This is the final part of the entry Józef recorded describing the events of 10th September 1939 – a day which as he wrote, remained deep in his memories.
Having passed Luszyca and left Okrągla behind, we reached the forest and breathed in the fresh air, feeling a sense of protection against the German airmen’s operations.
We arrived at some crossroads where a scowling major was standing, having arranged a supply column in the right direction. He gave us a dressing down:
Where were we heading? Where was our squadron? We were heading straight for the enemy.
In the end he advised us to go to the right, following the flow of the Vistula. He assured us that the infantry battalion would be ahead of us, clearing the way and that this would keep us close to communications and in the right direction. So we went.
Sgt Major Mazański had got down from the cart just before the major’s orders, escorted by his inseparable little dog (still alive and in good shape). * He went straight down the road without looking at us or at which way we were going before he disappeared out of sight. I took over command of the supply column and kept the corporal from the kitchen as reserve.

» Source data
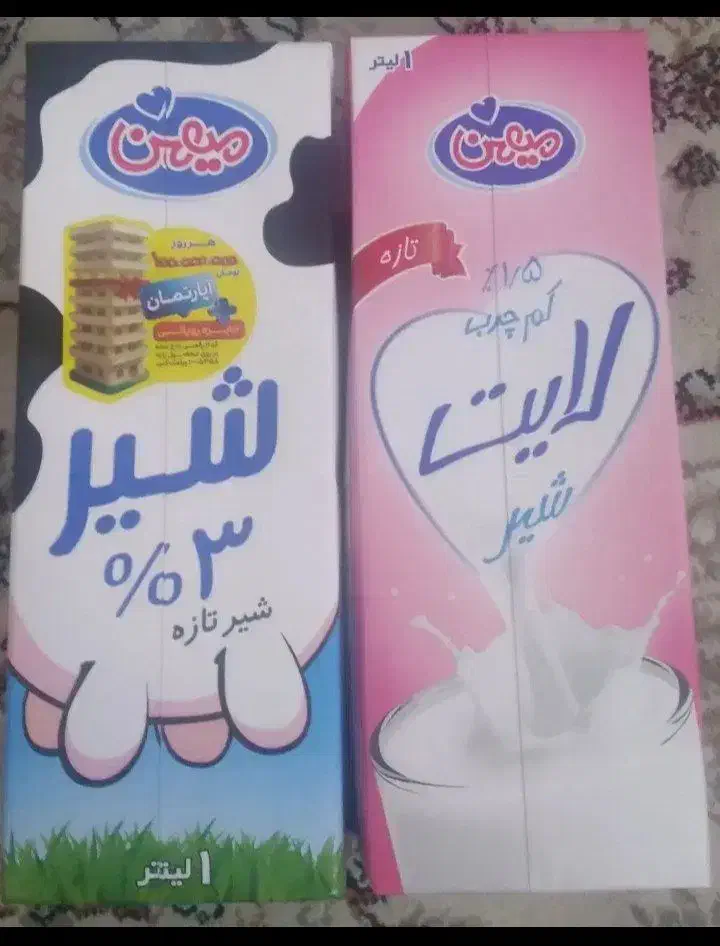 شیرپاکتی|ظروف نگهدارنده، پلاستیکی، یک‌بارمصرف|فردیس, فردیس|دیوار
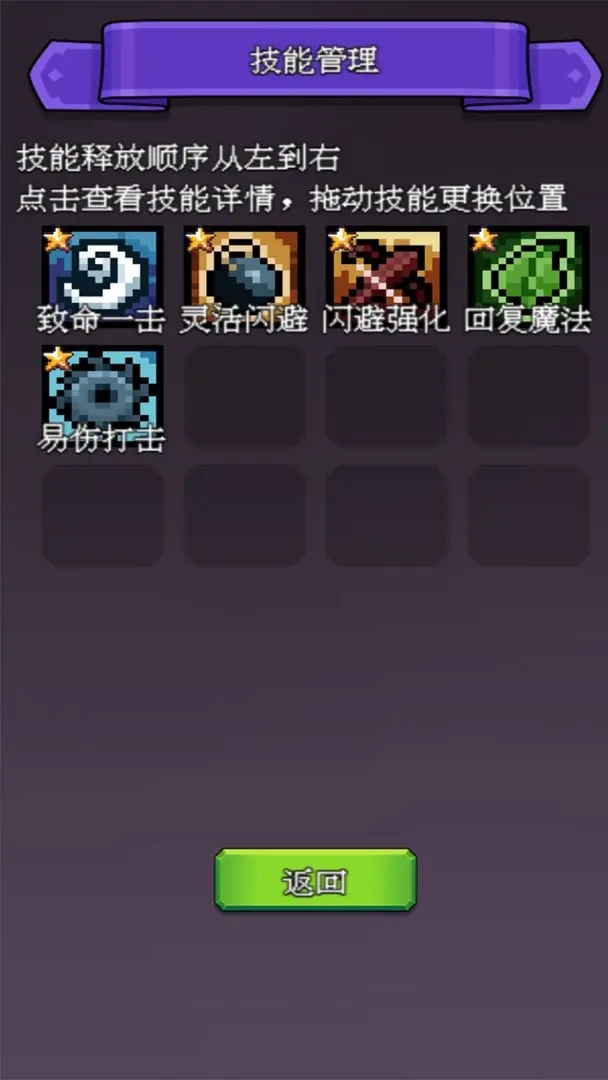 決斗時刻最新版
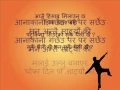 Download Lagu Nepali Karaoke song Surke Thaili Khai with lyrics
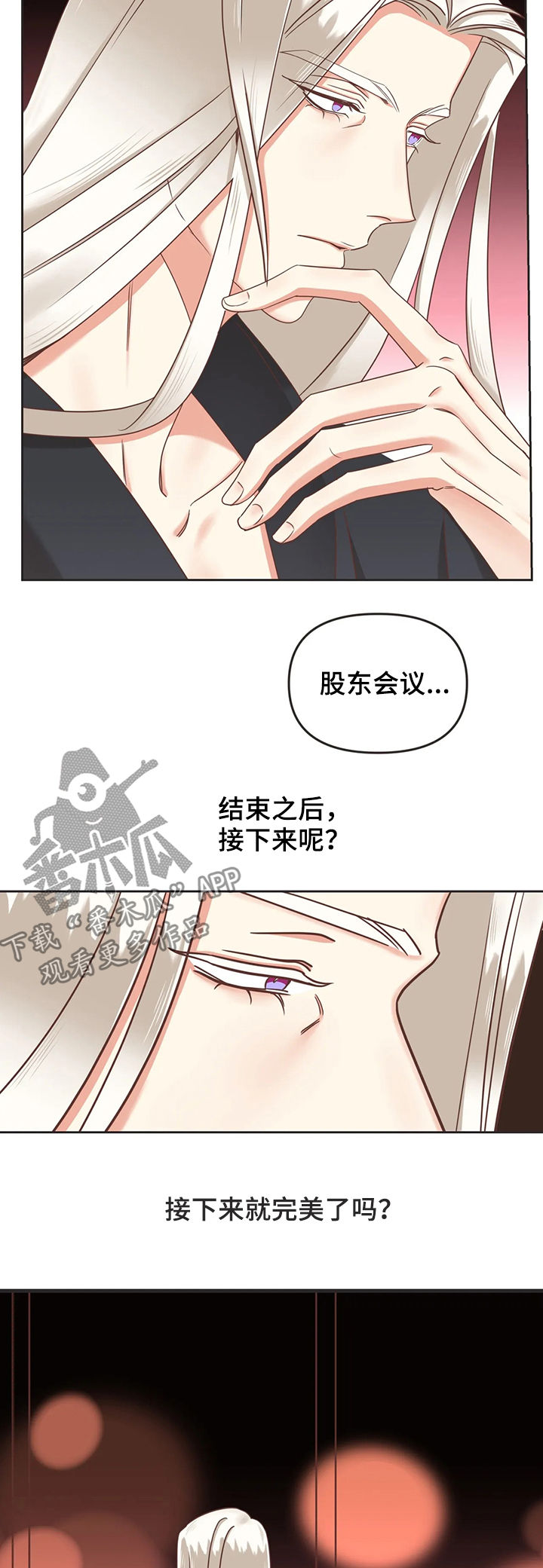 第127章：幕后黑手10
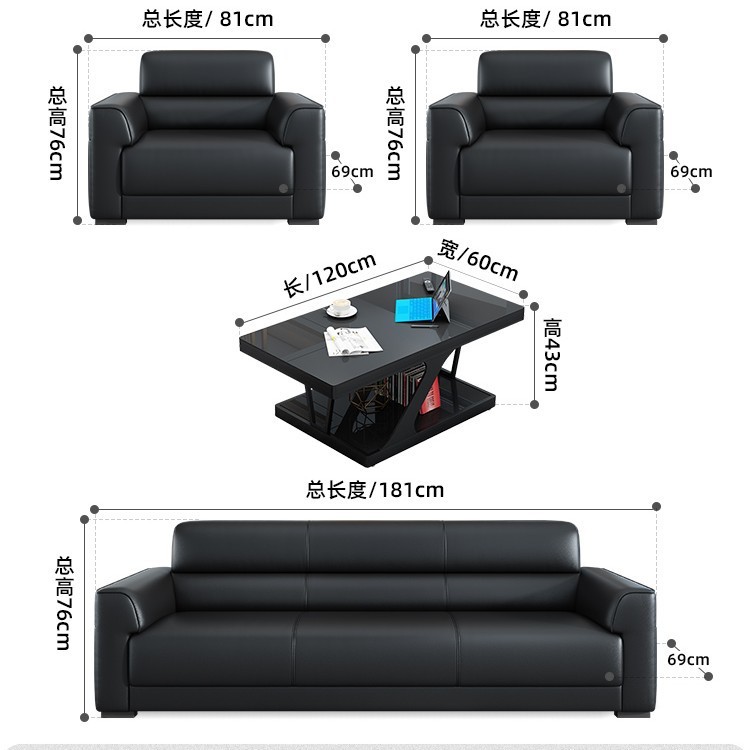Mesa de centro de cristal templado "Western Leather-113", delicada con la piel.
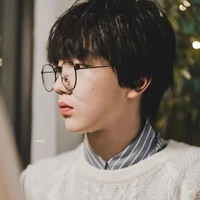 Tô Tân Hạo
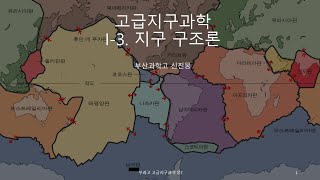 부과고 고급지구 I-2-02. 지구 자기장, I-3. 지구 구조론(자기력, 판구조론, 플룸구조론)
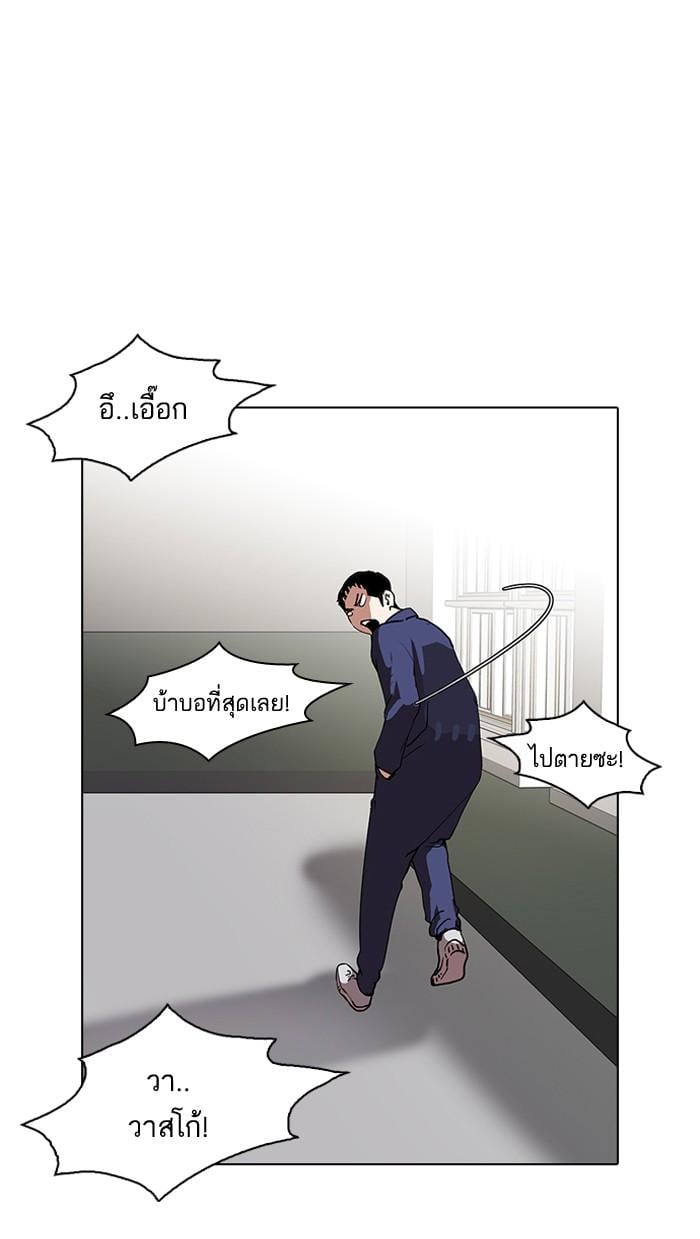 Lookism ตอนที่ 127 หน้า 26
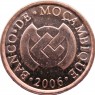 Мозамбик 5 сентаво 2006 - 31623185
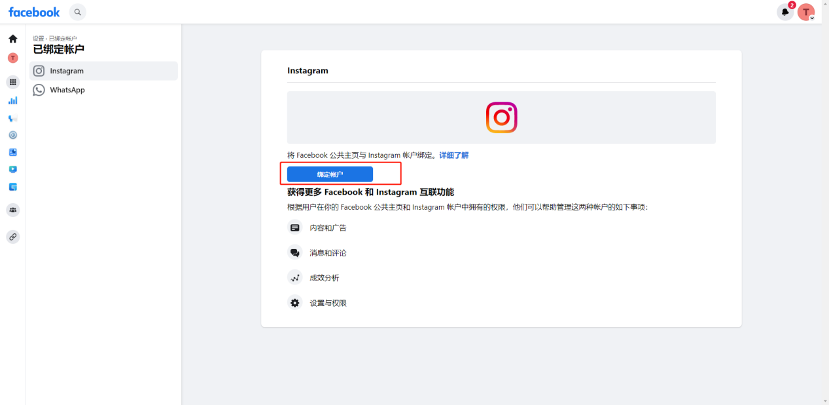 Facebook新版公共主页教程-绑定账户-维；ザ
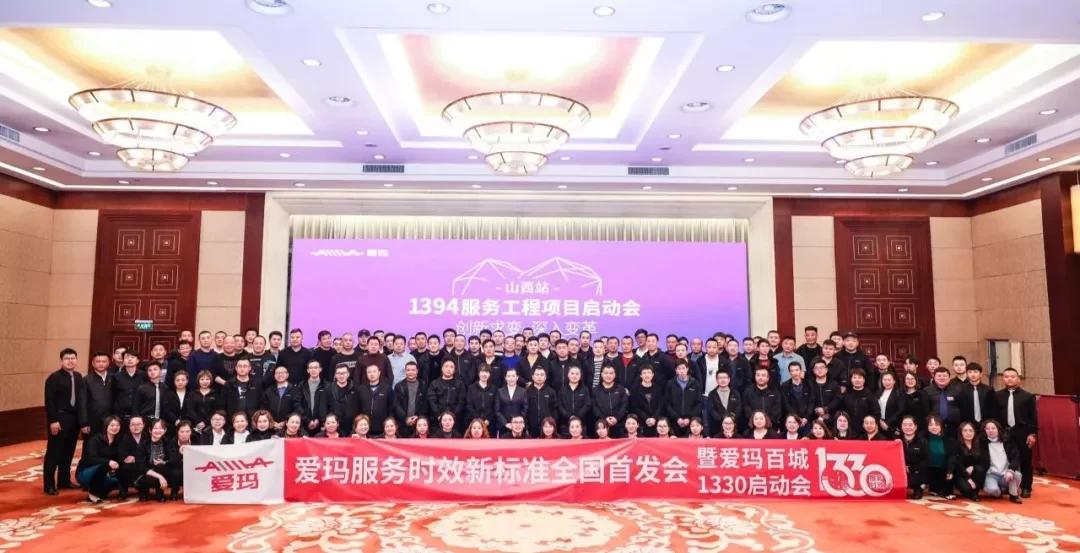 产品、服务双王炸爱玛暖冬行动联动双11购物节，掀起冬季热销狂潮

» Problem set
a) Summarize the diary excerpt in two sentences.
b) Reproduce the passage of the diary excerpt starting at "Sgt Major Mazański" and ending at "kitchen as reserve.".

» Answers for each item
a) On 10th September 1939, after passing Luszyca and Okrągla and reaching a forest, the group met a scowling major at a crossroads who scolded them for heading straight for the enemy and advised them to go right, following the Vistula behind an infantry battalion. Sgt Major Mazański, who had got down from the cart with his little dog, went off down the road and out of sight, so the narrator took over command of the supply column and kept the kitchen corporal as reserve.

b)
Sgt Major Mazański had got down from the cart just before the major’s orders, escorted by his inseparable little dog (still alive and in good shape). * He went straight down the road without looking at us or at which way we were going before he disappeared out of sight. I took over command of the supply column and kept the corporal from the kitchen as reserve.